A year on from the suspension of the National Electricity Market (NEM), less volatility has resulted in wholesale electricity prices exceeding $300 per megawatt hour (MWh) in 3% of intervals in the June quarter, compared to 26% in Q2 2022.
AEMO’s Quarterly Energy Dynamics report shows from April to June, wholesale electricity prices in the NEM averaged $108 per megawatt hour (MWh), 59% lower than record high quarterly price set in Q2 2022 ($264/MWh), but 31% higher than the March quarter.
By region, quarterly average prices ranged from $64/MWh in Tasmania to $137/MWh in New South Wales, with Victoria, South Australia and Queensland averaging $89/MWh, $124/MWh and $126/MWh, respectively.
AEMO Executive General Manager Reform Delivery, Violette Mouchaileh, said less volatile market conditions, improved generation availability and higher renewable output put downward pressure on wholesale electricity prices.
“Increased market share of lower marginal-cost renewables helped push down the wholesale electricity cost from Q2 2022, despite this quarter having the highest Q2 underlying1 demand recorded since 2016,” Ms Mouchaileh said.
“In addition to increased wind and grid-scale solar output, lower thermal-coal costs and a net increase in black-coal generation availability in NSW – despite the retirement of the Liddell Power Station – helped reduce year-on-year wholesale prices.
“Rooftop solar generation increased 30% from Q2 2022, which reduced electricity demand from the grid. Coupled with higher renewable output, wholesale prices were zero or negative 9% of the quarter throughout the NEM, a new Q2 record,” she said.By market share, rooftop solar (1.8%), wind (1.6%) and grid-scale solar (1.4%) generation increased compared to Q2 2022, while gas (-3.2%), hydro (-1.2%) and black coal (-0.6%) decreased.
By state, wholesale prices at or below $0/MWh occurred the most in South Australia (17%), Victoria (13%) and Queensland (9%), rising to 29%, 20% and 25% respectively between 9am and 5pm.
NEM total emissions declined this quarter to the lowest Q2 levels on record at 28.7 million tonnes of carbon dioxide, 6.6% lower than Q2 2022, while emissions intensity dropped 4.3% to 0.61 tCO2 e/MWh.
During the June quarter, east coast wholesale gas prices averaged $14.20 per gigajoule (GJ), the second highest Q2 price after last year’s record of $28.39/GJ. Gas demand decreased by 5% this quarter compared to Q2 2022, driven by lower usage for gas-fired generation.

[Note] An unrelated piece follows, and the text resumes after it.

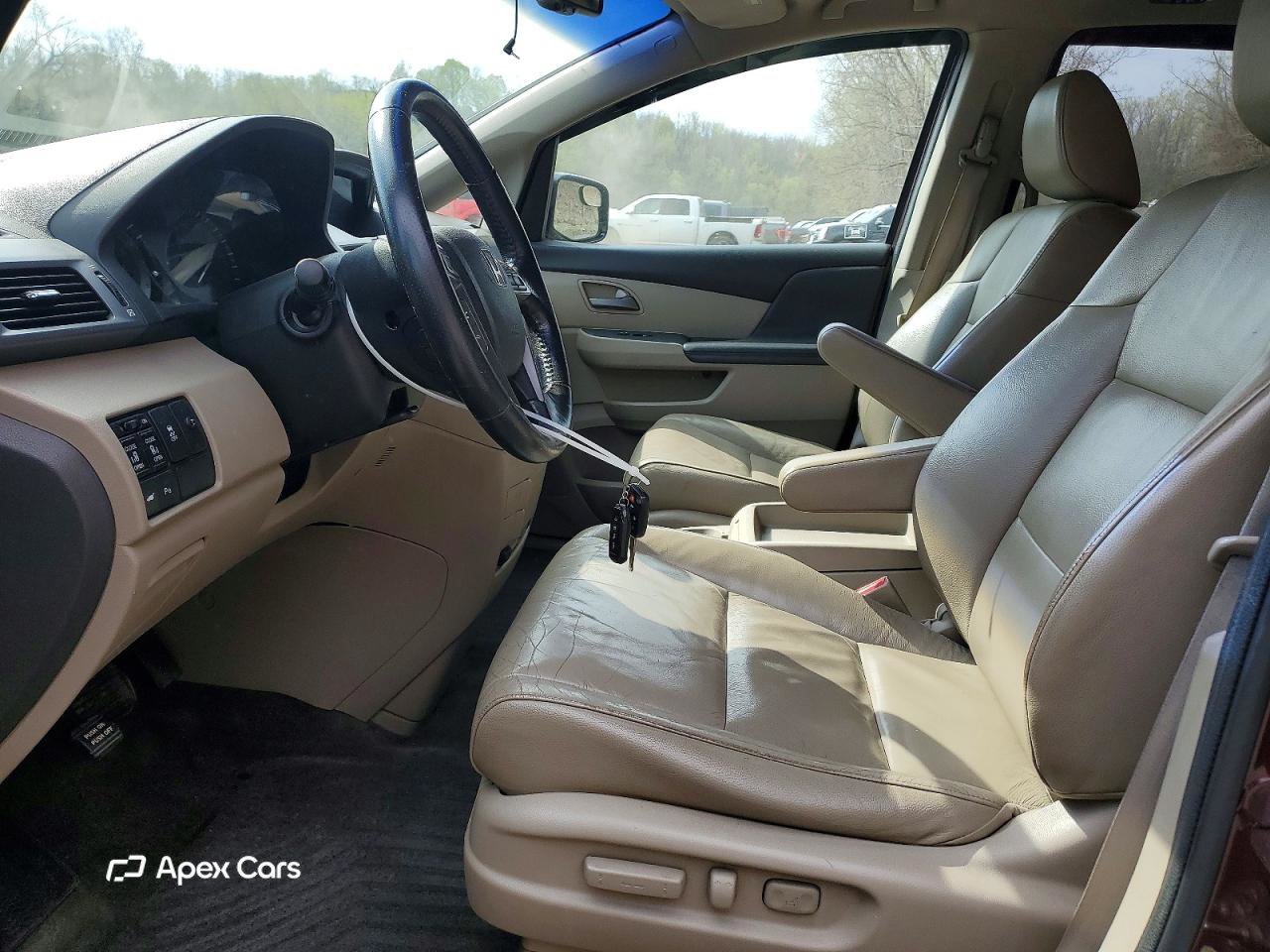 Honda Odyssey 2011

Meanwhile, a fundamental shift in domestic gas supply is underway, driven by declining production from gas fields connected to the Longford Gas Plant in Victoria. Aggregate Longford production decreased by nearly 25 PJ compared to Q2 2022, and daily production levels also decreased. Longford supply has mostly been replaced by a net increase in Queensland supply (11.3 PJ).
In Western Australia’s Wholesale Electricity Market (WEM), an all-time record high weighted average Balancing Price ($113/MWh) was set in Q2 2023, along with a new Q2 maximum operational demand record (3,652 MW).
“The WEM experienced price increases due to a reduction in energy availability, mostly coal-fired and wind generation, and high demand due to cold temperatures during the quarter,” Ms Mouchaileh said.
“Specifically in June, AEMO forecast multiple lack of reserve conditions due to forced outages of scheduled generators and low wind conditions, resulting in only two-thirds of the total installed generation capacity being available for dispatch,” she said.
A total of 100 PJ was consumed in the WA domestic gas market in Q2 2023, an increase compared to both 3.4 PJ in Q2 2022 and 7.6 PJ in Q1 2023. A key driver of this was increased gas consumption for electricity generation. Q2 2023 also saw an increase in total WA domestic gas production of 100 PJ.
1 Underlying demand is the total volume of electricity supplied from grid-scale generation and storage, and estimated rooftop solar output.